═══ Excerpted data

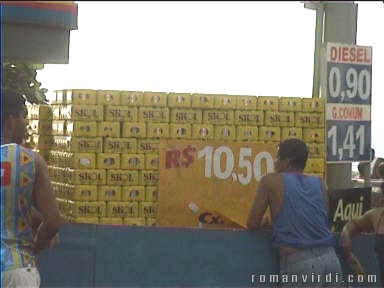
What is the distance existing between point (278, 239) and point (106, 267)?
1.43m

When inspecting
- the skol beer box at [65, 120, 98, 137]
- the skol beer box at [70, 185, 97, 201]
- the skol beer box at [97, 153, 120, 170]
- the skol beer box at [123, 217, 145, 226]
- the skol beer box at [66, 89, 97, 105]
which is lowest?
the skol beer box at [123, 217, 145, 226]

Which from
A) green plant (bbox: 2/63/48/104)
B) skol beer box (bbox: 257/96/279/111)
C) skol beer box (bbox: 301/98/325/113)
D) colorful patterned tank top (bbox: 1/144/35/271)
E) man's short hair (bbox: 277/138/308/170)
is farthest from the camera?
green plant (bbox: 2/63/48/104)

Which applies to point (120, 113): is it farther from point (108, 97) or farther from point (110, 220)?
point (110, 220)

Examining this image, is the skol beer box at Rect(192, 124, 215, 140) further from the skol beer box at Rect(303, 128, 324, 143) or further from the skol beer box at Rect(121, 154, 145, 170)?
the skol beer box at Rect(303, 128, 324, 143)

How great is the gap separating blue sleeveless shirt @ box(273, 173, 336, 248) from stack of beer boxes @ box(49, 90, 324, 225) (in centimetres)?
198

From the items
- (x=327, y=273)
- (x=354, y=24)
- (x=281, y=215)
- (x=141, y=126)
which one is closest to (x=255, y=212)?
(x=281, y=215)

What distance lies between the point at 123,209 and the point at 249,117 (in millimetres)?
1452

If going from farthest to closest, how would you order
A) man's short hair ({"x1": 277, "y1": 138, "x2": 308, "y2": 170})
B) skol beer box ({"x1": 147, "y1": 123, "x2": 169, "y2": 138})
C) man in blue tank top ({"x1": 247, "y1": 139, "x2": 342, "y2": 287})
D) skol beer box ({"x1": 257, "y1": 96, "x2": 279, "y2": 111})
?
skol beer box ({"x1": 257, "y1": 96, "x2": 279, "y2": 111}) → skol beer box ({"x1": 147, "y1": 123, "x2": 169, "y2": 138}) → man's short hair ({"x1": 277, "y1": 138, "x2": 308, "y2": 170}) → man in blue tank top ({"x1": 247, "y1": 139, "x2": 342, "y2": 287})

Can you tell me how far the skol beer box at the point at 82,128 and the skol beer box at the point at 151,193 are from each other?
0.68 metres

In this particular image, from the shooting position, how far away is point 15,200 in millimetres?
4246

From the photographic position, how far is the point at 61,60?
26.7 ft

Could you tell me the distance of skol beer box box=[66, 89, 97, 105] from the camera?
23.3ft

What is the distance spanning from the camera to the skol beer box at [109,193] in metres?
7.15

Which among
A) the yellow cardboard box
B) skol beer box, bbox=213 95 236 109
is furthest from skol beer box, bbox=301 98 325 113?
the yellow cardboard box
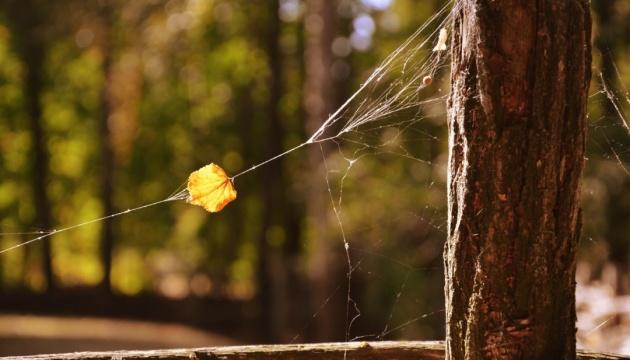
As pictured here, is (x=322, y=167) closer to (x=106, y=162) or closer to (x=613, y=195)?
(x=613, y=195)

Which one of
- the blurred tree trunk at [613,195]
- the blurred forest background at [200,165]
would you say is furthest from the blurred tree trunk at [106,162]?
the blurred tree trunk at [613,195]

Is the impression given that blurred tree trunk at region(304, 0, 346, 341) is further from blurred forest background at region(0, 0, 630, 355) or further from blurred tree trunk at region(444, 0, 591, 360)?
blurred tree trunk at region(444, 0, 591, 360)

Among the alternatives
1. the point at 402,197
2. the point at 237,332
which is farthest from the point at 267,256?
the point at 402,197

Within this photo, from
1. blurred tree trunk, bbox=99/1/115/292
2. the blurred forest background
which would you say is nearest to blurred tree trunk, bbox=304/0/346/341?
the blurred forest background

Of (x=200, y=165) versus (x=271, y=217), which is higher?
(x=200, y=165)

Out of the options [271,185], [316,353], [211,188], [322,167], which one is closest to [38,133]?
[271,185]

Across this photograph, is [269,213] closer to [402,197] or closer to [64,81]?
[402,197]
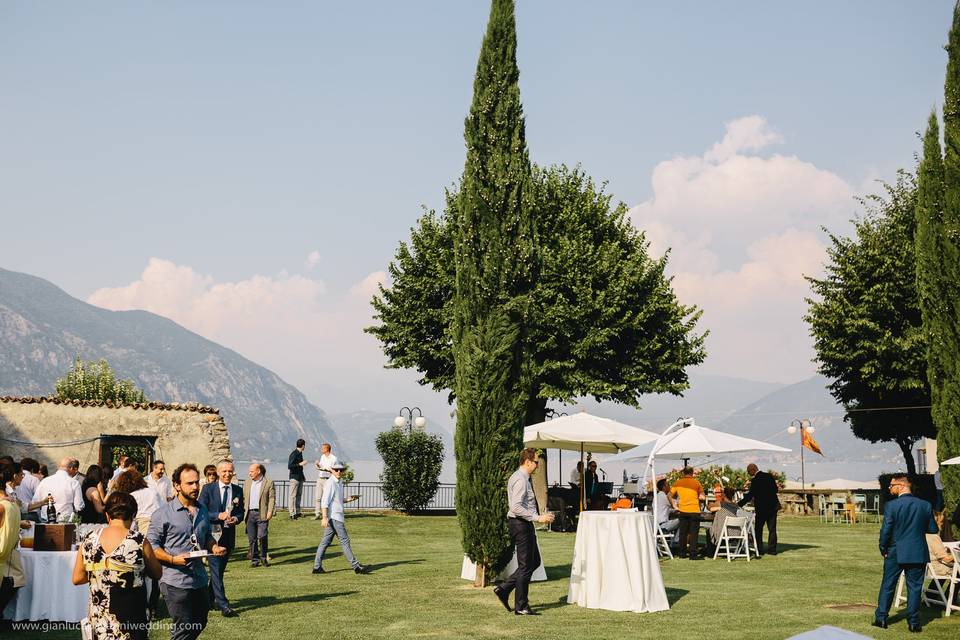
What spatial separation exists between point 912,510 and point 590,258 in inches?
748

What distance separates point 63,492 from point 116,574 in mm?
8068

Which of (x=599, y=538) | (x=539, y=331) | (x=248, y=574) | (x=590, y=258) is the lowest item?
(x=248, y=574)

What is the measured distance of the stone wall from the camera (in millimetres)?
26016

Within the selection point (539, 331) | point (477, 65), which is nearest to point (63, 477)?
point (477, 65)

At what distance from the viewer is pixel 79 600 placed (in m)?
10.6

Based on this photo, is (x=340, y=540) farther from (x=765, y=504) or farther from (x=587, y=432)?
(x=765, y=504)

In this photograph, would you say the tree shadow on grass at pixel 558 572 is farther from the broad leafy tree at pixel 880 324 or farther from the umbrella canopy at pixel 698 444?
the broad leafy tree at pixel 880 324

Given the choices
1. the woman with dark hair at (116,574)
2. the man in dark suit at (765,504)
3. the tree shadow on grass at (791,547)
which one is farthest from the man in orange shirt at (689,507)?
the woman with dark hair at (116,574)

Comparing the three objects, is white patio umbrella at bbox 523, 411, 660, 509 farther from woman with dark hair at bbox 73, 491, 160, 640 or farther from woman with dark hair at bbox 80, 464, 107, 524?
woman with dark hair at bbox 73, 491, 160, 640

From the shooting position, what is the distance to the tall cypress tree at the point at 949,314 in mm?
14953

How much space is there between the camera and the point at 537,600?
1291cm

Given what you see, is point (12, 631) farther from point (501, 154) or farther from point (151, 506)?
point (501, 154)

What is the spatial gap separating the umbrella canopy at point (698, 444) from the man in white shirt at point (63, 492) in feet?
34.8

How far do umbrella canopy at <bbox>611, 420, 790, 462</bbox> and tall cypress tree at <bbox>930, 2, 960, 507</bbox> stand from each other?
4.08 meters
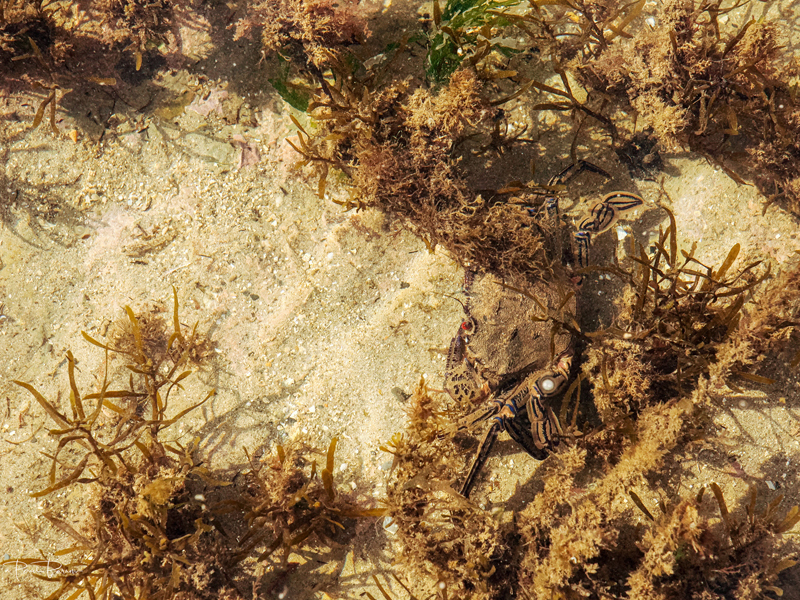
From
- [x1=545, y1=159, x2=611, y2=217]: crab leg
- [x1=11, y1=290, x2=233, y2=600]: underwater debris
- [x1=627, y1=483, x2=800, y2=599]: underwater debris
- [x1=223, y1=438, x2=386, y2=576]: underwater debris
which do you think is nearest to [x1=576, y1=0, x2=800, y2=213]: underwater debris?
[x1=545, y1=159, x2=611, y2=217]: crab leg

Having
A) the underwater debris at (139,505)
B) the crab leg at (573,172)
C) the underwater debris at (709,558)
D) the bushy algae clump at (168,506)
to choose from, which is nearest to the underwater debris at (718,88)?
the crab leg at (573,172)

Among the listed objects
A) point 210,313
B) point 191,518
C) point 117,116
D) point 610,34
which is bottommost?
point 191,518

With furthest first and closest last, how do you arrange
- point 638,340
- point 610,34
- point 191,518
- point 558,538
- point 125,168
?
point 125,168
point 610,34
point 191,518
point 638,340
point 558,538

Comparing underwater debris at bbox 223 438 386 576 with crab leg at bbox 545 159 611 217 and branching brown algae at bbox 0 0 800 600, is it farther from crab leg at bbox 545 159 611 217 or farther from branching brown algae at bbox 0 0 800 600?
crab leg at bbox 545 159 611 217

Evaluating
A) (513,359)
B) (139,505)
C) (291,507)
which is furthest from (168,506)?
(513,359)

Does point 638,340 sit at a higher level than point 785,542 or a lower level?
higher

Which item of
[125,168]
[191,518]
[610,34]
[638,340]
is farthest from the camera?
[125,168]

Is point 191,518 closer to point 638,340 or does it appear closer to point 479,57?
point 638,340

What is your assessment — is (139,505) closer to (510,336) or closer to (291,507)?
(291,507)

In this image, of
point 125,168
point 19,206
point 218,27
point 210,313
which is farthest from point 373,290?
point 19,206
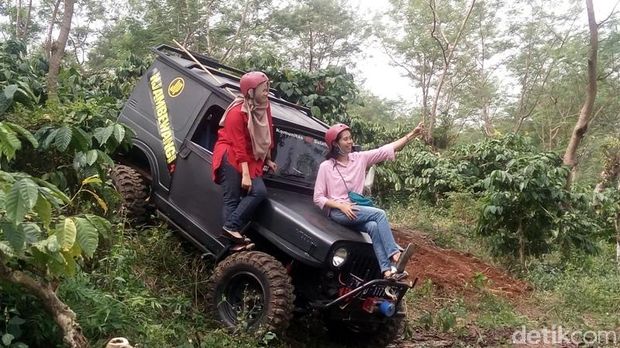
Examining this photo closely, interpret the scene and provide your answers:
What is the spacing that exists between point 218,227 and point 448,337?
245 centimetres

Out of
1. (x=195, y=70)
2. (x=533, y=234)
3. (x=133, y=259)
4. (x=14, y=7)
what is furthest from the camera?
(x=14, y=7)

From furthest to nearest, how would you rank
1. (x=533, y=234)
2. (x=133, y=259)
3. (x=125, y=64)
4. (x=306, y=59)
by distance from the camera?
(x=306, y=59), (x=125, y=64), (x=533, y=234), (x=133, y=259)

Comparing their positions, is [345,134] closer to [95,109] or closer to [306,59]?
[95,109]

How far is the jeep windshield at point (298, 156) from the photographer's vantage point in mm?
5570

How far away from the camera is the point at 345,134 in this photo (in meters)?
5.24

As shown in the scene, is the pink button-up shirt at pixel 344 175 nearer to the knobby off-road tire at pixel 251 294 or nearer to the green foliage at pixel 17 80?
the knobby off-road tire at pixel 251 294

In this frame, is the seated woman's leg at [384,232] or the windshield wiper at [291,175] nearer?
the seated woman's leg at [384,232]

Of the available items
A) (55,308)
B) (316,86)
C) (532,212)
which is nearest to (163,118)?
(55,308)

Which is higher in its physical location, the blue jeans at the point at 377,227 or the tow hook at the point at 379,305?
the blue jeans at the point at 377,227

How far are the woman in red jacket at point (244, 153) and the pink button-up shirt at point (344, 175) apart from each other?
479 mm

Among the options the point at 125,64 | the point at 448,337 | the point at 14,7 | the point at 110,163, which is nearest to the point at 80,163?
the point at 110,163

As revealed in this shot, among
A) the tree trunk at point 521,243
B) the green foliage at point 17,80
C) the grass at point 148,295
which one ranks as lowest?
the grass at point 148,295

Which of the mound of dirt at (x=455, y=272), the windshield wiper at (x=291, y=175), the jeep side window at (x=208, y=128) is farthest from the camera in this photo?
the mound of dirt at (x=455, y=272)

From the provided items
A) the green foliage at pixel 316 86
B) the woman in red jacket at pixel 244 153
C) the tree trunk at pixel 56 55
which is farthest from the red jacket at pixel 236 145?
the green foliage at pixel 316 86
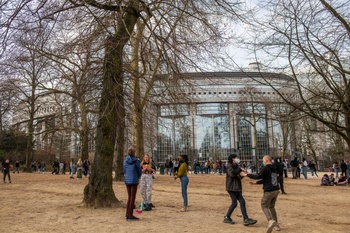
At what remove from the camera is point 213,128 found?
232ft

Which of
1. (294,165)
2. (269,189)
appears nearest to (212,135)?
(294,165)

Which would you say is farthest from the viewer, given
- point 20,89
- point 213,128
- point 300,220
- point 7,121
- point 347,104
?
point 213,128

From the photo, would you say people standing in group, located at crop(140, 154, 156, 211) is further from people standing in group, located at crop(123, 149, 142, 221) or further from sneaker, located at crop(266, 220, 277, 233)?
sneaker, located at crop(266, 220, 277, 233)

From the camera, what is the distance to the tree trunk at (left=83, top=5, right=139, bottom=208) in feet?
28.5

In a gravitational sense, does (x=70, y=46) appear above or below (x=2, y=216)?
above

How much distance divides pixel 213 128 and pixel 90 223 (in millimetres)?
64756

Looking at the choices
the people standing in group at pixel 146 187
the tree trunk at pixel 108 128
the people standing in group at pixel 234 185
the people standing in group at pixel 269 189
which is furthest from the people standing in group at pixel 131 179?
the people standing in group at pixel 269 189

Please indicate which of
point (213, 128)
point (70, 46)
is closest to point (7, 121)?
point (70, 46)

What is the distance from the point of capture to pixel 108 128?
9125 millimetres

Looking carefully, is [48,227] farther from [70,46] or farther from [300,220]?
[300,220]

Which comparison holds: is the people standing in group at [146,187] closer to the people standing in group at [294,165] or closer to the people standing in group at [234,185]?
the people standing in group at [234,185]

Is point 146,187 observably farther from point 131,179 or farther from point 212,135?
point 212,135

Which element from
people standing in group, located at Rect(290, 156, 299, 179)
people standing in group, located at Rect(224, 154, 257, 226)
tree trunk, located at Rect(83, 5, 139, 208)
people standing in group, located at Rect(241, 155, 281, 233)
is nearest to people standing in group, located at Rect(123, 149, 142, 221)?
tree trunk, located at Rect(83, 5, 139, 208)

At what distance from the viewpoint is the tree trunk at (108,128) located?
8.68 m
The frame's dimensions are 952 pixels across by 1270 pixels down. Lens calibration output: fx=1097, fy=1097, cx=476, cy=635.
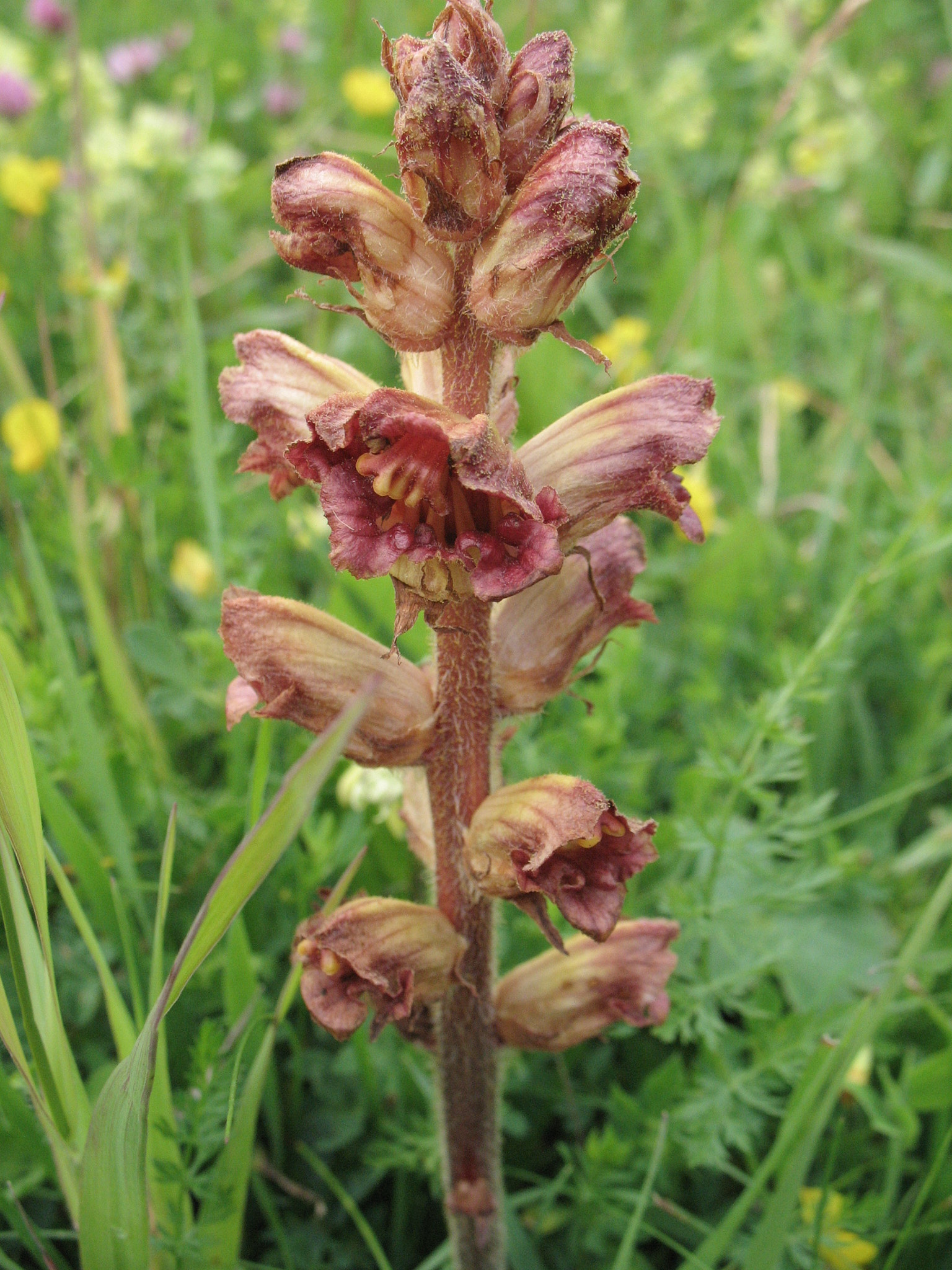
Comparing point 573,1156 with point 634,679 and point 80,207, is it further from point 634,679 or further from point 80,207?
point 80,207

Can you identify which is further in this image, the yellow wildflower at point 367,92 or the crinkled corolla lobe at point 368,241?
the yellow wildflower at point 367,92

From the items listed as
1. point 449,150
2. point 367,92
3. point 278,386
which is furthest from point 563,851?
point 367,92

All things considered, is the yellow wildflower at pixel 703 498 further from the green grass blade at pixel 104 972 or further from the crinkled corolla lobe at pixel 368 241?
the green grass blade at pixel 104 972

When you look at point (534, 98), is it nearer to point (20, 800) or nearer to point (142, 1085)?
point (20, 800)

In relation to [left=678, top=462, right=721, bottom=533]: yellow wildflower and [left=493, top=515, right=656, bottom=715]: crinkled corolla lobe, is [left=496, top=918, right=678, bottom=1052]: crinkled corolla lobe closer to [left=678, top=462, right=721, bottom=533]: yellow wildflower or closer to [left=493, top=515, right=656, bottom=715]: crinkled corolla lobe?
[left=493, top=515, right=656, bottom=715]: crinkled corolla lobe

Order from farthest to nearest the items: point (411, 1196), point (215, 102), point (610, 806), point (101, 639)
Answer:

══════

> Set exercise:
Give the lines of the entries as a JSON list of strings, one string per line and blank lines omitted, starting with the line that contains "In this image, of" and continuing through the line that contains "245 centimetres", with both of these included. Leave the pictures out of the list.

> Complete response:
[
  "In this image, of",
  "point 125,168",
  "point 19,206",
  "point 218,27",
  "point 210,313",
  "which is farthest from point 373,290?",
  "point 19,206",
  "Examining this photo closely, interpret the scene and provide your answers:",
  "What is the spacing that exists between point 218,227 and point 448,337?",
  "245 centimetres"
]